● **Dataset entries**:
********************

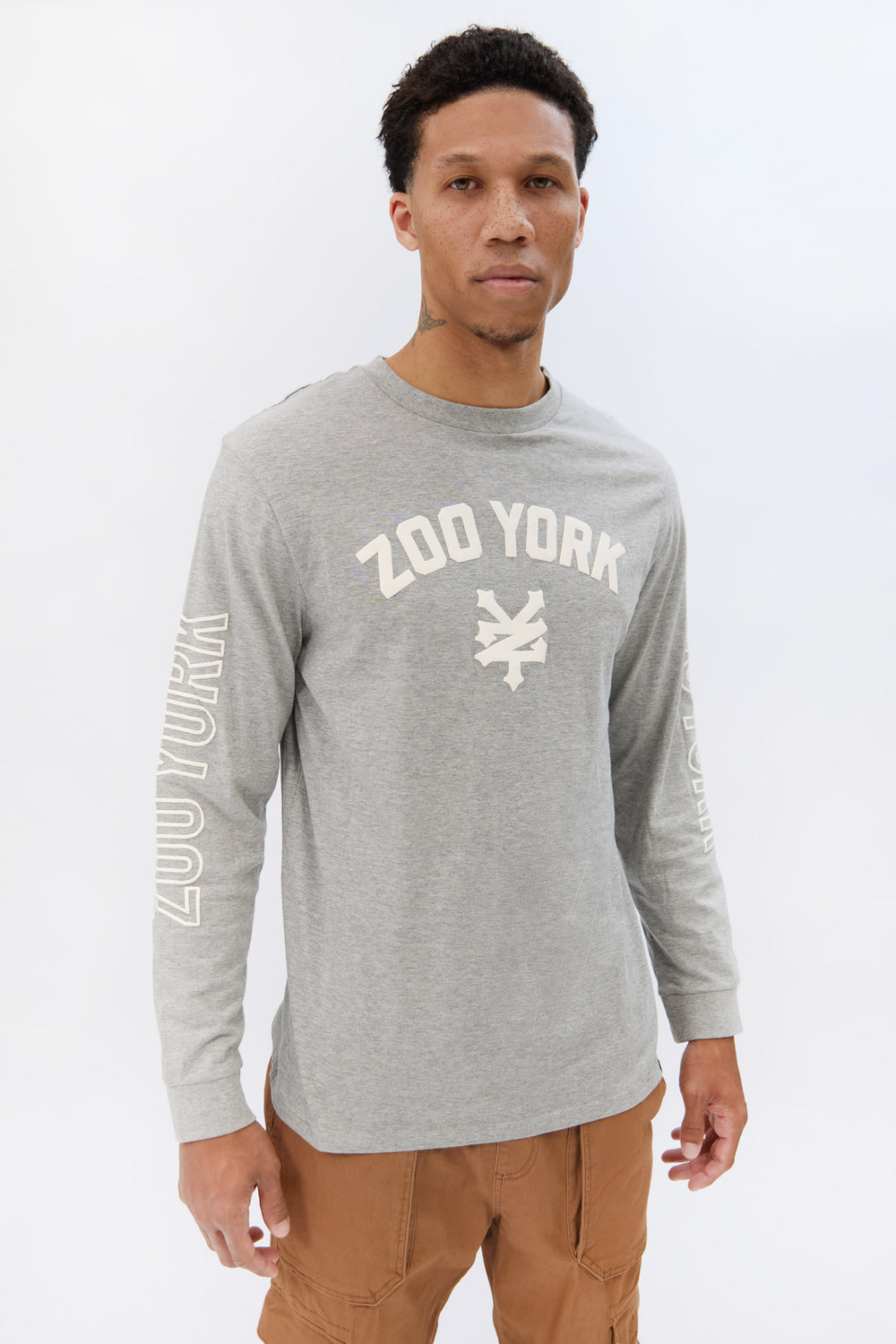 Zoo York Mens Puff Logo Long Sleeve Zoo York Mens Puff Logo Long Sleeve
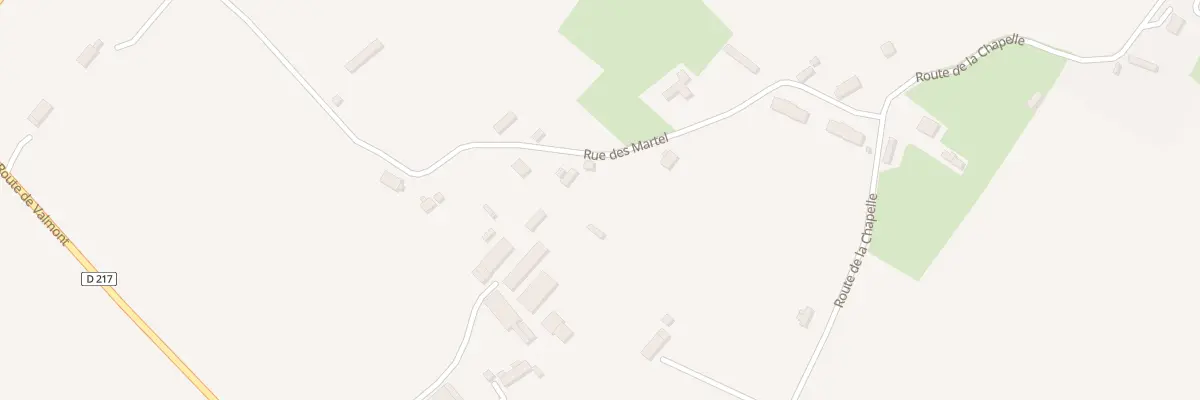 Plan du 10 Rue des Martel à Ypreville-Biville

********************

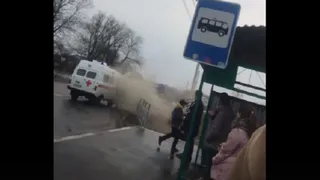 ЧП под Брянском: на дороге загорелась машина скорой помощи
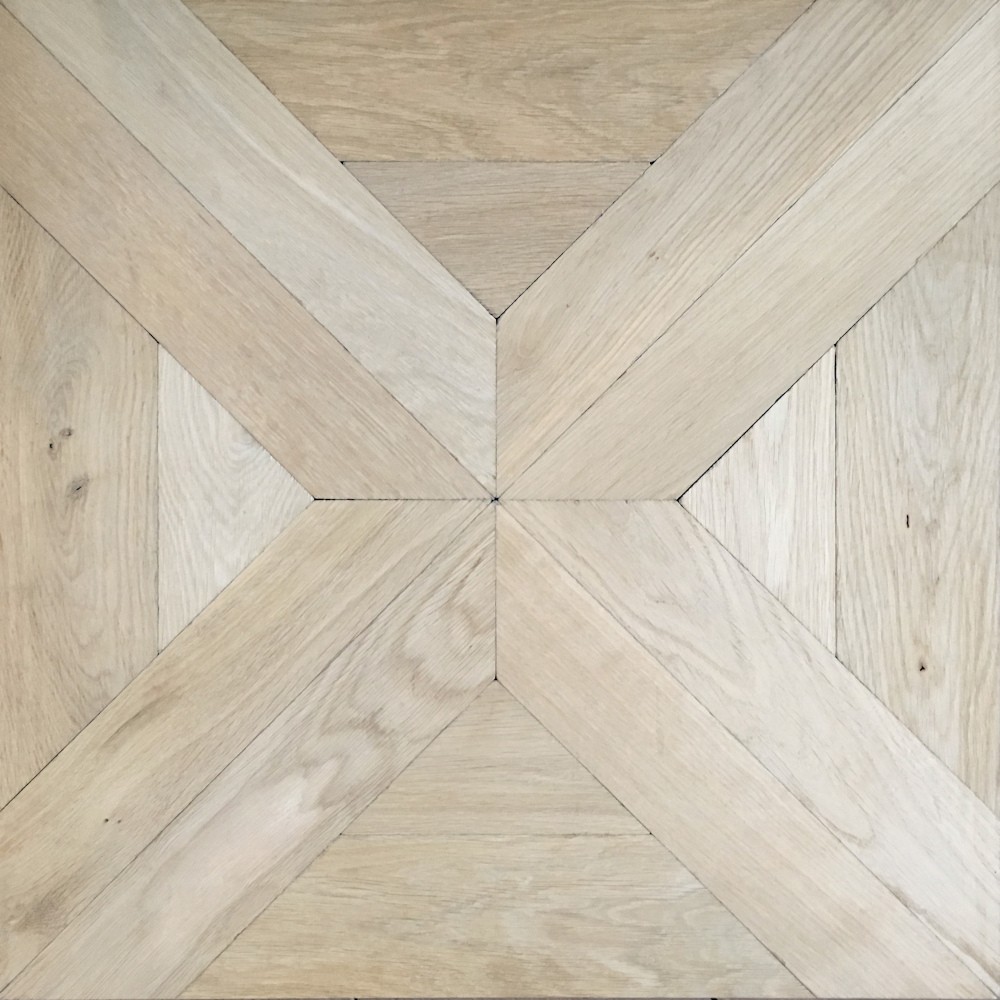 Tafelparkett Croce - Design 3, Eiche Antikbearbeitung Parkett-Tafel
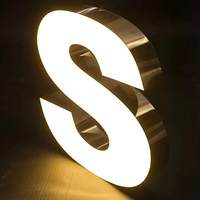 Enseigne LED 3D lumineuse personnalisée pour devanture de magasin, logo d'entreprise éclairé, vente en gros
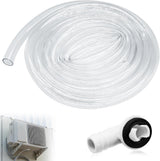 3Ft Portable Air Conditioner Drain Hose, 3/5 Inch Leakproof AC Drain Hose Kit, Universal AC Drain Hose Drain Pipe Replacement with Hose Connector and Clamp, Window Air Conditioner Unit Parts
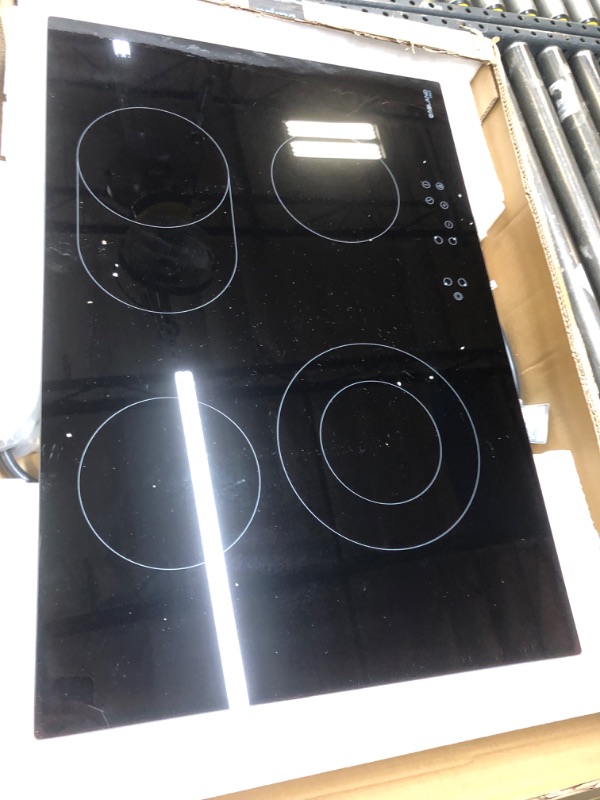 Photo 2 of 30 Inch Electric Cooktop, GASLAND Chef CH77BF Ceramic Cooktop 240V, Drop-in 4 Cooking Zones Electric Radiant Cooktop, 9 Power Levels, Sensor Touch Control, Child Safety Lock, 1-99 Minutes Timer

********************

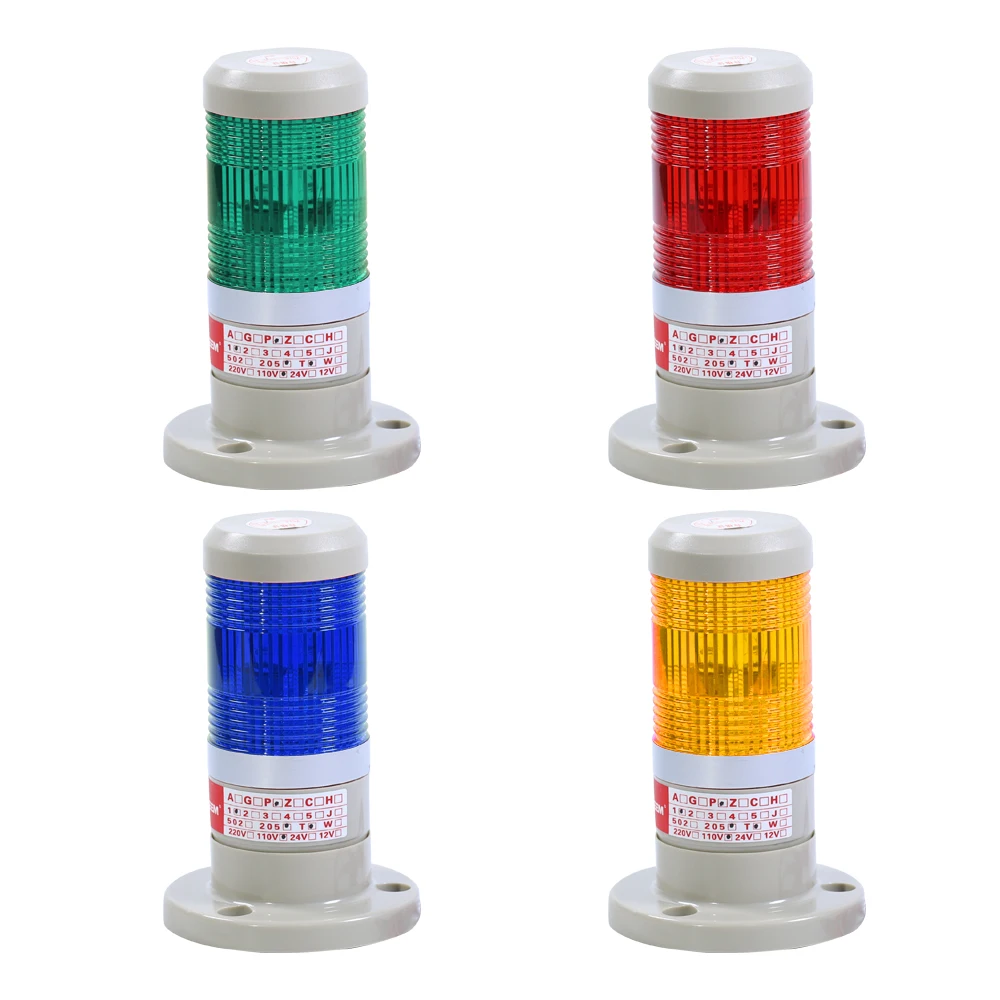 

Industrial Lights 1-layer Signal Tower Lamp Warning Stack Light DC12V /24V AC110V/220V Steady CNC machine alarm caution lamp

********************

● **Description of the task**: Retype the records verbatim from the line holding "ЧП под Брянском: на" through the line holding "Photo 2 of 30", including both of those lines, and omit the pictures.

● **Output below**:
 ЧП под Брянском: на дороге загорелась машина скорой помощи
 Tafelparkett Croce - Design 3, Eiche Antikbearbeitung Parkett-Tafel
 Enseigne LED 3D lumineuse personnalisée pour devanture de magasin, logo d'entreprise éclairé, vente en gros
 3Ft Portable Air Conditioner Drain Hose, 3/5 Inch Leakproof AC Drain Hose Kit, Universal AC Drain Hose Drain Pipe Replacement with Hose Connector and Clamp, Window Air Conditioner Unit Parts
 Photo 2 of 30 Inch Electric Cooktop, GASLAND Chef CH77BF Ceramic Cooktop 240V, Drop-in 4 Cooking Zones Electric Radiant Cooktop, 9 Power Levels, Sensor Touch Control, Child Safety Lock, 1-99 Minutes Timer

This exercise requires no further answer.